Goal of the exercise: Update the lines from the one containing "SDO full-disk sequence (SDO/AIA 171, 131, 304" through the last line, replacing "solar activity" with "solar event" and changing nothing else. Leave the pictures out of your answer.

Data supplied:
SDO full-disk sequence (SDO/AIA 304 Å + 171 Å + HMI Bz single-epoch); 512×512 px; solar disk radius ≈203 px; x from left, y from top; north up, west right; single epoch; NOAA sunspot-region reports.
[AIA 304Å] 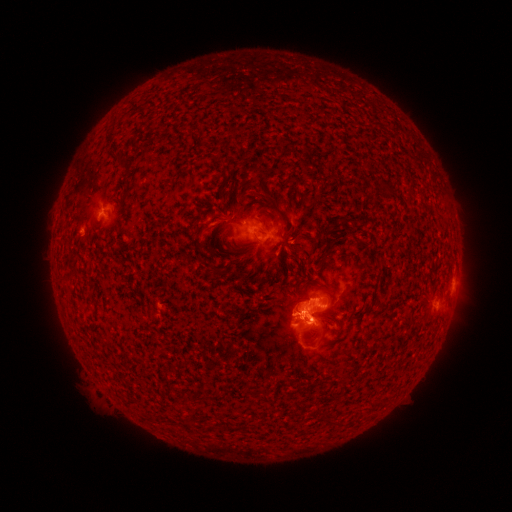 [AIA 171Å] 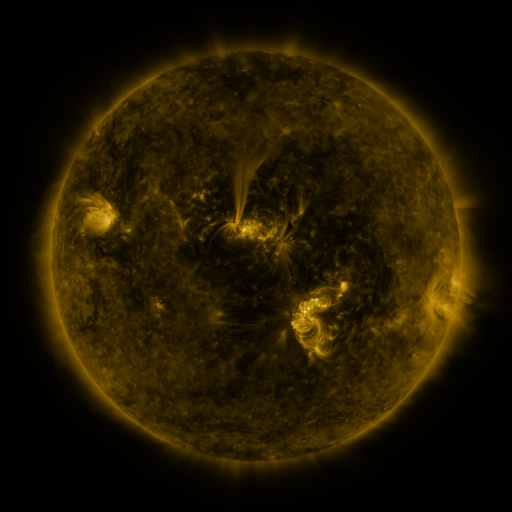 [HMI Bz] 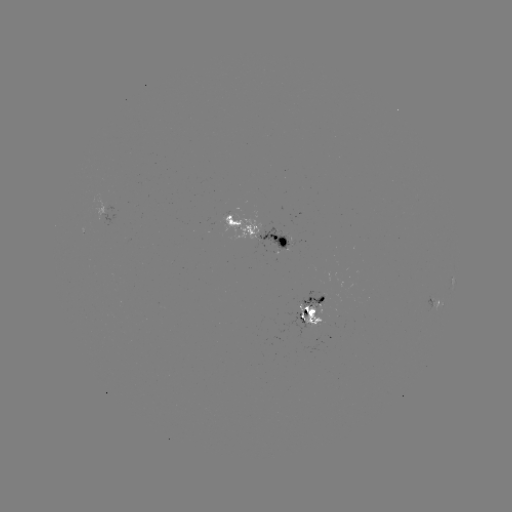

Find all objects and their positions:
spotted active region: (106, 205)
spotted active region: (259, 231)
spotted active region: (453, 269)
spotted active region: (438, 298)
spotted active region: (311, 308)
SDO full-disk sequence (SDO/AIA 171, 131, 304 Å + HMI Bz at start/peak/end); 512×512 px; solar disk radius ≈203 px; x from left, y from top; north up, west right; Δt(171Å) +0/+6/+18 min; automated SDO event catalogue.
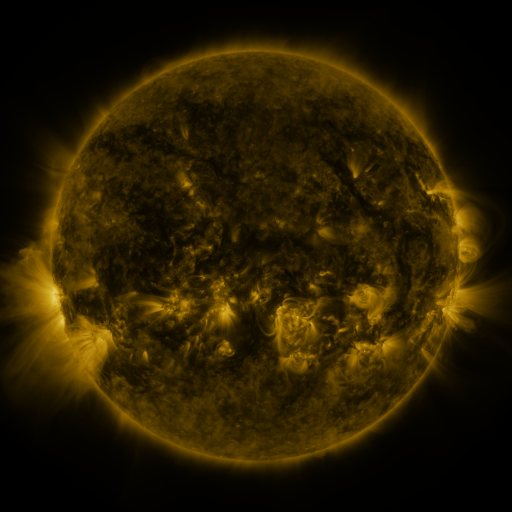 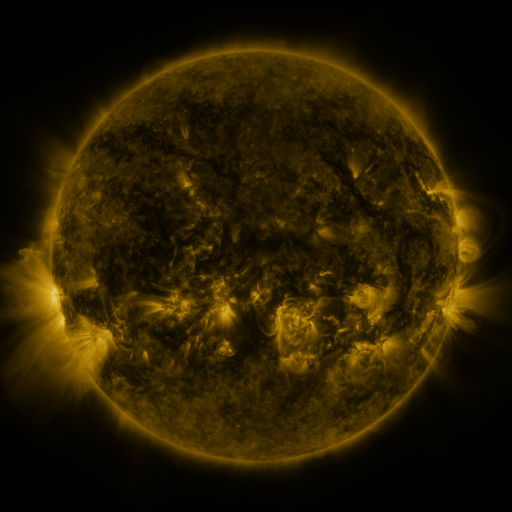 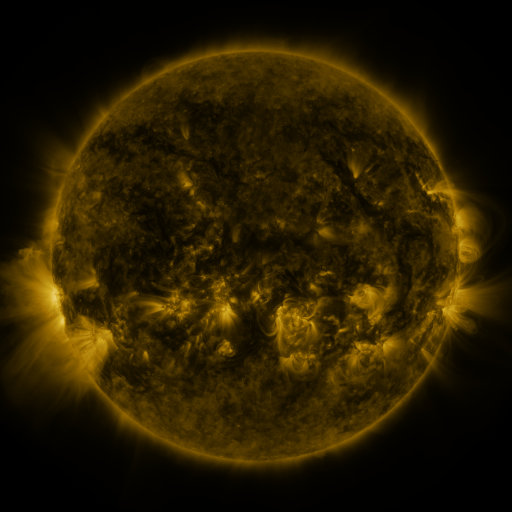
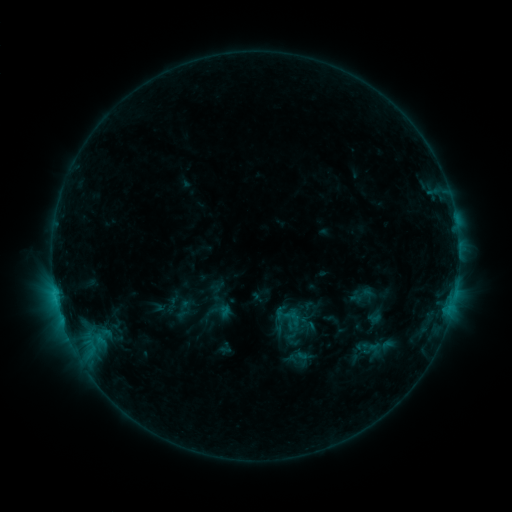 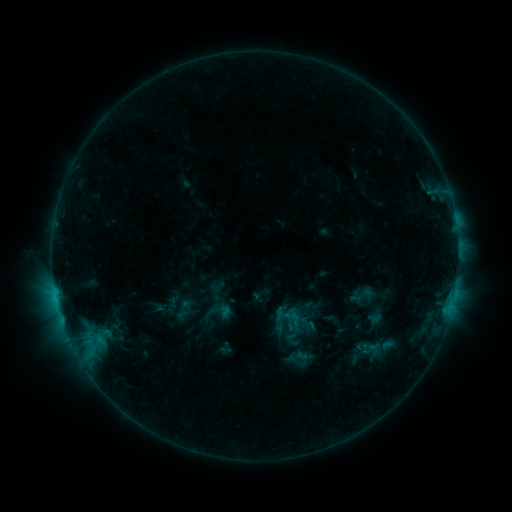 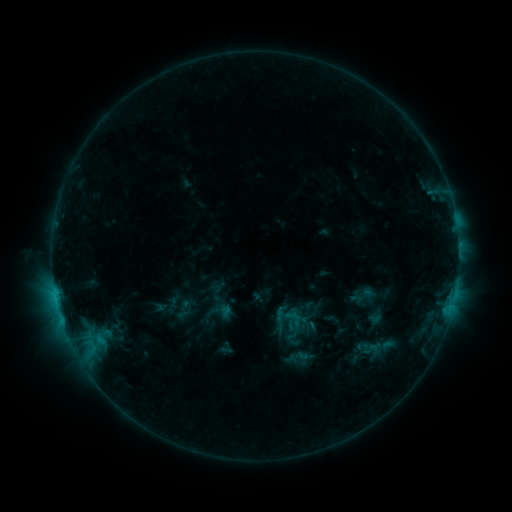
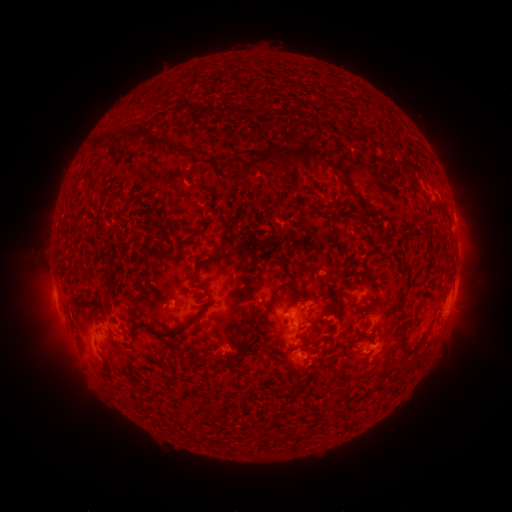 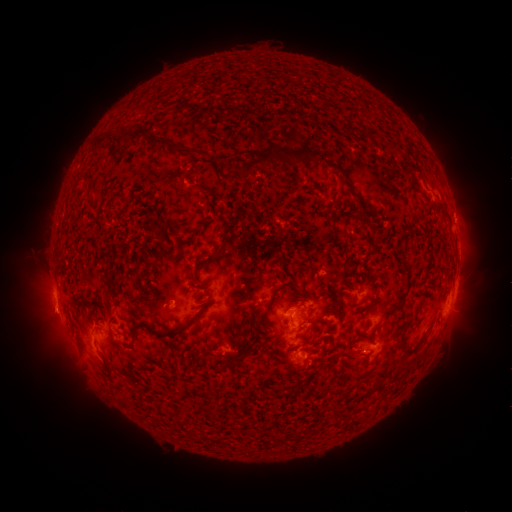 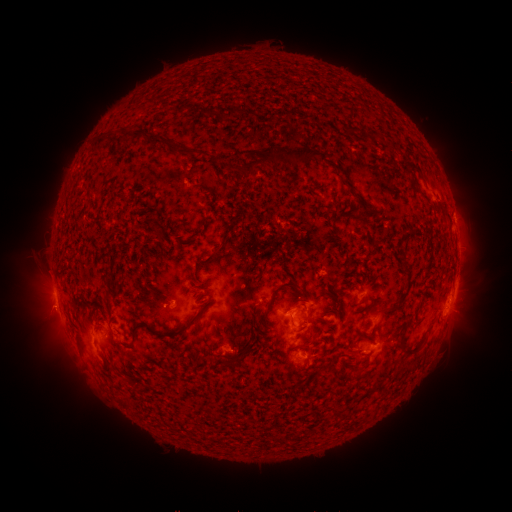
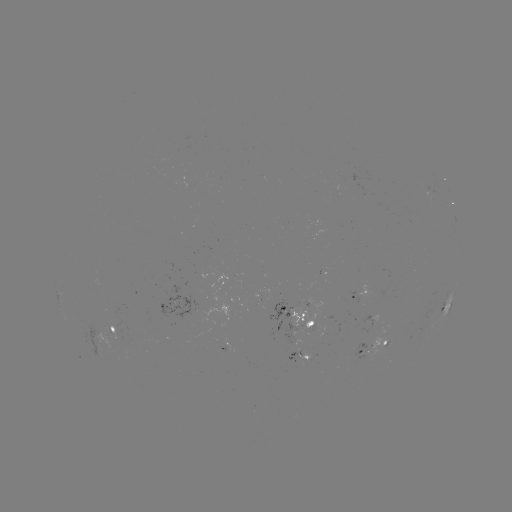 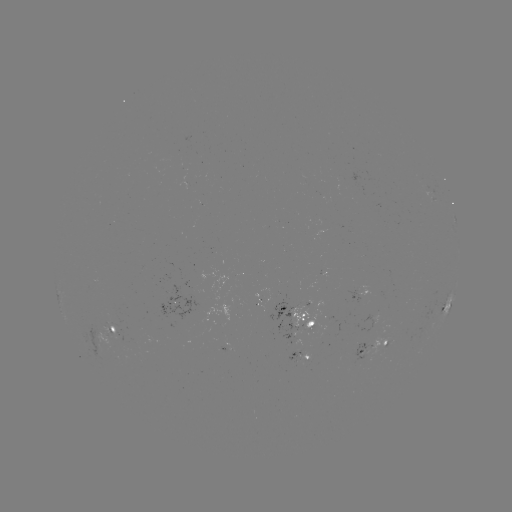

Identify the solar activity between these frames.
eruption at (47, 316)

Result:
SDO full-disk sequence (SDO/AIA 171, 131, 304 Å + HMI Bz at start/peak/end); 512×512 px; solar disk radius ≈203 px; x from left, y from top; north up, west right; Δt(171Å) +0/+6/+18 min; automated SDO event catalogue.

Identify the solar event between these frames.
eruption at (47, 316)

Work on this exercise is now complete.